### Task directions
Reproduce verbatim only the line that holds "category: canis mesomelas" and the lines that follow it to the end of the listing.

### Source data
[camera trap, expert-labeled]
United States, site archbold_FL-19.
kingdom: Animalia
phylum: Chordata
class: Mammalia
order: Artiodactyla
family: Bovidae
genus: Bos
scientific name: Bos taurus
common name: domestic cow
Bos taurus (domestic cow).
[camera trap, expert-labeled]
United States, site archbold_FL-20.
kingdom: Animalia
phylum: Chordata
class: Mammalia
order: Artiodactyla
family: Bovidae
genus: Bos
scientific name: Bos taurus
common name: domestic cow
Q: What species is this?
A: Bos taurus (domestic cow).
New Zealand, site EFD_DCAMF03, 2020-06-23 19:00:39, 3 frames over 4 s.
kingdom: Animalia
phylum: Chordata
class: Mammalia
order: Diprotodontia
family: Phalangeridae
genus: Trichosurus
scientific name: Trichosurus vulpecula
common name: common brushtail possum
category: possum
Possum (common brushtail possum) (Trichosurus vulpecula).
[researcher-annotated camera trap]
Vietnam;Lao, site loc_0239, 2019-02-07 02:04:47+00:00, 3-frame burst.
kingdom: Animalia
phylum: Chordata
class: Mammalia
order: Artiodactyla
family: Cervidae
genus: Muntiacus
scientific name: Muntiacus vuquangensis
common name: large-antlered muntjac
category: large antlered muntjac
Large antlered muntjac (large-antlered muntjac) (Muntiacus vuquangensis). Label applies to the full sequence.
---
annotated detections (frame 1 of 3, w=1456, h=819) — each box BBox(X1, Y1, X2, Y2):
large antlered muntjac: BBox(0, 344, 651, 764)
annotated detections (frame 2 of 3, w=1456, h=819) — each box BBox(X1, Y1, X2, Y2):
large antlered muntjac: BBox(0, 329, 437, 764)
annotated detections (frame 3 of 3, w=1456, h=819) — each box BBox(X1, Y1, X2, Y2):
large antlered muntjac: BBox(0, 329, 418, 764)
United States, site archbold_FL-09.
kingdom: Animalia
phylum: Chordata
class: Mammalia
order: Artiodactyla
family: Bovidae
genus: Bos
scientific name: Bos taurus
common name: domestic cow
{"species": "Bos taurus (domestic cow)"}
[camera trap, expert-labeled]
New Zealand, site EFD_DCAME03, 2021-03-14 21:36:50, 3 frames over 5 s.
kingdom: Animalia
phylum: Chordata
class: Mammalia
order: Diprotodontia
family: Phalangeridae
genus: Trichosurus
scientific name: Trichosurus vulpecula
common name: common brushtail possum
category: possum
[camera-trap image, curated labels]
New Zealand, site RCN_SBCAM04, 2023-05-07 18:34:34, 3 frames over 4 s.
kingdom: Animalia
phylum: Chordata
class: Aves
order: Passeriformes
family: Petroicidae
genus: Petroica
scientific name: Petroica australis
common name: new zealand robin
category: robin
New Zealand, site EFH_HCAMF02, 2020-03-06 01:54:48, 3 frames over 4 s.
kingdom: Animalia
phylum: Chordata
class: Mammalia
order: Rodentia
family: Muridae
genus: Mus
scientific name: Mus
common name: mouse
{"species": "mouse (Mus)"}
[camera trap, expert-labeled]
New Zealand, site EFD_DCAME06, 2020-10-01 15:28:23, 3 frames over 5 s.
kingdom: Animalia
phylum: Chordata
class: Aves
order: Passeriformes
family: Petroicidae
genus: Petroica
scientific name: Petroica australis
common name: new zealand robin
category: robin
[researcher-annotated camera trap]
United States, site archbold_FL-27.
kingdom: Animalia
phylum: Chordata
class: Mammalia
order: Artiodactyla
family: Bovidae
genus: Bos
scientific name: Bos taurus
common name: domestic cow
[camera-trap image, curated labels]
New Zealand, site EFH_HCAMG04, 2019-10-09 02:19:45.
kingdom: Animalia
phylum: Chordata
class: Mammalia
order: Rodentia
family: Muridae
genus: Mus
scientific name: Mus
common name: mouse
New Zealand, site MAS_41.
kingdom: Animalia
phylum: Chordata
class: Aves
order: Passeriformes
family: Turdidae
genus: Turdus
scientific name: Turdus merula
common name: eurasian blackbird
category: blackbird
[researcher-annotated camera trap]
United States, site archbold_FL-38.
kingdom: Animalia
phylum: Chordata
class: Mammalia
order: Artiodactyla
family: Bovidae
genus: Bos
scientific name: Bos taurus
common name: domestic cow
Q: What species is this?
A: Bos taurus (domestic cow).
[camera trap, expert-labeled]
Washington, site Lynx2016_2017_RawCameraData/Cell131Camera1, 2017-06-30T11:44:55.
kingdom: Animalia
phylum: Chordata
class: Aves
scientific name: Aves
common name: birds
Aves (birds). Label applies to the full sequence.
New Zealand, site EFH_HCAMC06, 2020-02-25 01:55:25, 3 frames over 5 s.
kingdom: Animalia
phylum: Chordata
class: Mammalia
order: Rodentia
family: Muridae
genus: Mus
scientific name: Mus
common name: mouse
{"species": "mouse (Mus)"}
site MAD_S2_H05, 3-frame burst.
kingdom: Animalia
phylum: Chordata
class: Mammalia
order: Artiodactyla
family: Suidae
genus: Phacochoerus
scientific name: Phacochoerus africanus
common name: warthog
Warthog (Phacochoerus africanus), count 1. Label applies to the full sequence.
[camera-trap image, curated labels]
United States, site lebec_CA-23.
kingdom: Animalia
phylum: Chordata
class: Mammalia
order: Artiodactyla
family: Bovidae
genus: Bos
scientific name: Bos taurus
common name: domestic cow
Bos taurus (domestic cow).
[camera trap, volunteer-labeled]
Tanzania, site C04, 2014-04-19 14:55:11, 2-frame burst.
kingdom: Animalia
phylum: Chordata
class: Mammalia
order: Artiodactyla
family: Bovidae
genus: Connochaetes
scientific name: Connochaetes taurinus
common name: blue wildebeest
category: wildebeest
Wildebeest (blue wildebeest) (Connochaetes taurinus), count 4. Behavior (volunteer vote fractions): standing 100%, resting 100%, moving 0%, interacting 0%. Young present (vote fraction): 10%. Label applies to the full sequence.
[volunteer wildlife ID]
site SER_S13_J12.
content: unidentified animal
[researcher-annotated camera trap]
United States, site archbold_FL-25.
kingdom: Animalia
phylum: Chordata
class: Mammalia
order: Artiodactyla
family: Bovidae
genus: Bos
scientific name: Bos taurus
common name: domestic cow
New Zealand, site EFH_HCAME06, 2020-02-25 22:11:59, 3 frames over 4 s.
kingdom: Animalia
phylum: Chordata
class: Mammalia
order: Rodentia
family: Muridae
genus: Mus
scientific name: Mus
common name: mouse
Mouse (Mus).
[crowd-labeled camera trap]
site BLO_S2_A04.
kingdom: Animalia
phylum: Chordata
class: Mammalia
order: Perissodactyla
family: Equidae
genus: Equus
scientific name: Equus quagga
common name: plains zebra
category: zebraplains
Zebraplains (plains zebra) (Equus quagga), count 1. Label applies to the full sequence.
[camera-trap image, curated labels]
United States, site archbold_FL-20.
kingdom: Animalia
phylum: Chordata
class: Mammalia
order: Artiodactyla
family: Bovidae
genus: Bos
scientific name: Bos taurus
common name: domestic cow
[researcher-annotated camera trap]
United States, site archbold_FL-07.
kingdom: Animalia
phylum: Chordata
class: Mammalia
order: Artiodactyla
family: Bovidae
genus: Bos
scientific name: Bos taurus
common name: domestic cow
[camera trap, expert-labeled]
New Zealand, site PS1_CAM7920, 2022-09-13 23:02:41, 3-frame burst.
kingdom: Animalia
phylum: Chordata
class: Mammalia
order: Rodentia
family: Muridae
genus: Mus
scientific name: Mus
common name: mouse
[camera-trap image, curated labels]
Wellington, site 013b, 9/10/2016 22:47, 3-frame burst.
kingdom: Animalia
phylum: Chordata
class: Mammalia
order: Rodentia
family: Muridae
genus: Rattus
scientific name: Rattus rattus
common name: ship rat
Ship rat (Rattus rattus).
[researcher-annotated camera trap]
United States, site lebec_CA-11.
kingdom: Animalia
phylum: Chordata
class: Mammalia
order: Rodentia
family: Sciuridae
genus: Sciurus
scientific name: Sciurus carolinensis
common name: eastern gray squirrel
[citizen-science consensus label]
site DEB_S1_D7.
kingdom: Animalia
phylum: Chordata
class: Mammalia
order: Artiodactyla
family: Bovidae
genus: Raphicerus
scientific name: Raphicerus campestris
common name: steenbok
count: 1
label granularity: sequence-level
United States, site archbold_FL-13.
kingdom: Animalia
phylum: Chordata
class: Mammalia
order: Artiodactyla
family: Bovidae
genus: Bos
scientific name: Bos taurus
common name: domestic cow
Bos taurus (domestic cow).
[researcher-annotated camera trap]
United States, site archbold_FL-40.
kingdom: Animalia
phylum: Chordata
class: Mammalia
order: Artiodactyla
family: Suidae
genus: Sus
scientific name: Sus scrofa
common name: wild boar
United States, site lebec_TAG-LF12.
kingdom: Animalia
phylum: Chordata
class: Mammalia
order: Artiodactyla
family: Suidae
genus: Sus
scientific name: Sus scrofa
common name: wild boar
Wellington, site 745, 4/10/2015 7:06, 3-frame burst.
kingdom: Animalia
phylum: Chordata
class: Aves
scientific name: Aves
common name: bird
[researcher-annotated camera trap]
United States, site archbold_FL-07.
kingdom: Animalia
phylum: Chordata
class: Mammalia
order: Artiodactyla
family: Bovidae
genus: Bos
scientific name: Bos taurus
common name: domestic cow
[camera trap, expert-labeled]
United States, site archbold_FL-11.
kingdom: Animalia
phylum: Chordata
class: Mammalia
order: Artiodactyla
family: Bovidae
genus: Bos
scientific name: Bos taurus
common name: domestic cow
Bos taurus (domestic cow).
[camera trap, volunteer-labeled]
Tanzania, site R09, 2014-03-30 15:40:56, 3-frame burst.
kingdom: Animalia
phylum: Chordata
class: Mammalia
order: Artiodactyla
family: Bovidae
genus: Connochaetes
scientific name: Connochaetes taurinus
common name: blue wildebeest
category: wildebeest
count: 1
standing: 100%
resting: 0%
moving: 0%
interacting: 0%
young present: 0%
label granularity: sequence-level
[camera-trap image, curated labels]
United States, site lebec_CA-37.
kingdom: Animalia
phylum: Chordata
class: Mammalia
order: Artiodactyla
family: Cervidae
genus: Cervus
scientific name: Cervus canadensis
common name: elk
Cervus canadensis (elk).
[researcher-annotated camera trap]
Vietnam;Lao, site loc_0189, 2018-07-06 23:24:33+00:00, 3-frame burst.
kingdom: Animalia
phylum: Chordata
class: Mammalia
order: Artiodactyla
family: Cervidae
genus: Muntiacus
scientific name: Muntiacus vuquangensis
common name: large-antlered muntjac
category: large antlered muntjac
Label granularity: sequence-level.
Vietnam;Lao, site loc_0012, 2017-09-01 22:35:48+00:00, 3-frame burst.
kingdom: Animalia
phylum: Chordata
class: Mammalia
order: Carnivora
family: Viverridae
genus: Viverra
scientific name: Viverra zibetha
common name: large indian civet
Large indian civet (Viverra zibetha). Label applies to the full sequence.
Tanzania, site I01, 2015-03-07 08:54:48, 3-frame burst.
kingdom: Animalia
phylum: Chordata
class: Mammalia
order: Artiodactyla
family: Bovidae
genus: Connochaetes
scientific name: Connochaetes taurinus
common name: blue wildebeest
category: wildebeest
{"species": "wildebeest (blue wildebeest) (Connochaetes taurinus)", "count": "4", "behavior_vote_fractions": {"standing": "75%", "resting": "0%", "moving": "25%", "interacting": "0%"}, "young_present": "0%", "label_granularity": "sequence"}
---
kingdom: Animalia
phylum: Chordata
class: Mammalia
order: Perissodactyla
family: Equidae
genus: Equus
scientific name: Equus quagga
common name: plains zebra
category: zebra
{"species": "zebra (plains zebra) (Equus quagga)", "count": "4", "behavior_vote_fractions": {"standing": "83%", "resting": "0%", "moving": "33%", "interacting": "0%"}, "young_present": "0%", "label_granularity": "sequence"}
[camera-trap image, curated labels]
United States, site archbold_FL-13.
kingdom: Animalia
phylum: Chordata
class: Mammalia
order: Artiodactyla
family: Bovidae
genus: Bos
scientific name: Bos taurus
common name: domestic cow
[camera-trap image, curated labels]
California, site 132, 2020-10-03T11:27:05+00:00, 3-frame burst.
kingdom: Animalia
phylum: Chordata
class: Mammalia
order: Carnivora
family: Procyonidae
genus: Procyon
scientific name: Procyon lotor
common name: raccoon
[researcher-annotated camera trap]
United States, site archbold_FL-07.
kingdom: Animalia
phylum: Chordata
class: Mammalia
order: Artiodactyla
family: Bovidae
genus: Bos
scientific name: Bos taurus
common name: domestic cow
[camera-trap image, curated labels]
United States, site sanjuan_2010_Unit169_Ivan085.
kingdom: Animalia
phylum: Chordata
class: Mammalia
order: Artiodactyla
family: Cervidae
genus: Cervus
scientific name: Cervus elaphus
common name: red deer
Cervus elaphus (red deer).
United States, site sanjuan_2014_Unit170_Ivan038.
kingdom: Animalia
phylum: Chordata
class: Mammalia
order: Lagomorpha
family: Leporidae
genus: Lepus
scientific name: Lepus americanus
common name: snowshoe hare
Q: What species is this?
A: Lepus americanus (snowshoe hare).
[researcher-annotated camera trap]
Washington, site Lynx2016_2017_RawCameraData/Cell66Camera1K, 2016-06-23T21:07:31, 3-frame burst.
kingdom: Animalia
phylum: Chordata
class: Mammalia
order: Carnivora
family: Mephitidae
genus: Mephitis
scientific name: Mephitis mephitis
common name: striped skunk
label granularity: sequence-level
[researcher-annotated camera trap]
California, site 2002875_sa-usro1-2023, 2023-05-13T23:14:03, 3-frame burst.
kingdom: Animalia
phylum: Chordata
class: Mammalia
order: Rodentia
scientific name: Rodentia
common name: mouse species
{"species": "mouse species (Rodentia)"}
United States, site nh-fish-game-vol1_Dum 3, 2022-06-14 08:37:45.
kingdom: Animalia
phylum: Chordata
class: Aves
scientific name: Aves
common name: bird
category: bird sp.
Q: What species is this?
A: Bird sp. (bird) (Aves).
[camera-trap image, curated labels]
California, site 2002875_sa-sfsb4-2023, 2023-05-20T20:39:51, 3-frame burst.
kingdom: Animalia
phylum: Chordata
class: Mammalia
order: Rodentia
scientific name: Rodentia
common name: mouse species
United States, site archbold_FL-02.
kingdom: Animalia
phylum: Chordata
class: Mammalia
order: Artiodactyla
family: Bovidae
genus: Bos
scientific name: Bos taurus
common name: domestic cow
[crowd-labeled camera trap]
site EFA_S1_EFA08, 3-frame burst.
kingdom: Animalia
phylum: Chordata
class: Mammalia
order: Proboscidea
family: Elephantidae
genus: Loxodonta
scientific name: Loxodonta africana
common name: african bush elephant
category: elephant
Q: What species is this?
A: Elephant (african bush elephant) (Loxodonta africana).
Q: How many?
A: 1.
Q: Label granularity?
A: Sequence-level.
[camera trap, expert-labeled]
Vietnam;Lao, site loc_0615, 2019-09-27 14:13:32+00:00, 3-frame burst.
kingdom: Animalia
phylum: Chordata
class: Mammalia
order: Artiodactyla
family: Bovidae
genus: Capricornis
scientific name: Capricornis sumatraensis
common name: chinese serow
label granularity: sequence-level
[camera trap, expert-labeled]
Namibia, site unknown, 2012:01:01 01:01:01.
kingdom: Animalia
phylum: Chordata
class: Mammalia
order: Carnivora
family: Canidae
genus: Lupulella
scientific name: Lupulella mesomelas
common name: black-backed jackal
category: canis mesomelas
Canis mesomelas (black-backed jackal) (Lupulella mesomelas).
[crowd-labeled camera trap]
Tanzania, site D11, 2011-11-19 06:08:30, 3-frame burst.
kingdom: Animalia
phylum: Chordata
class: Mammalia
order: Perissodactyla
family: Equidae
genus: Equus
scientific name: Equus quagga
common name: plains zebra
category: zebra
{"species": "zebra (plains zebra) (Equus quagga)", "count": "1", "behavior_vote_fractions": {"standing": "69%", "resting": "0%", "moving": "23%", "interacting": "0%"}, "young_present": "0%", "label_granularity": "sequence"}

### Result of the exercise
category: canis mesomelas
Canis mesomelas (black-backed jackal) (Lupulella mesomelas).
[crowd-labeled camera trap]
Tanzania, site D11, 2011-11-19 06:08:30, 3-frame burst.
kingdom: Animalia
phylum: Chordata
class: Mammalia
order: Perissodactyla
family: Equidae
genus: Equus
scientific name: Equus quagga
common name: plains zebra
category: zebra
{"species": "zebra (plains zebra) (Equus quagga)", "count": "1", "behavior_vote_fractions": {"standing": "69%", "resting": "0%", "moving": "23%", "interacting": "0%"}, "young_present": "0%", "label_granularity": "sequence"}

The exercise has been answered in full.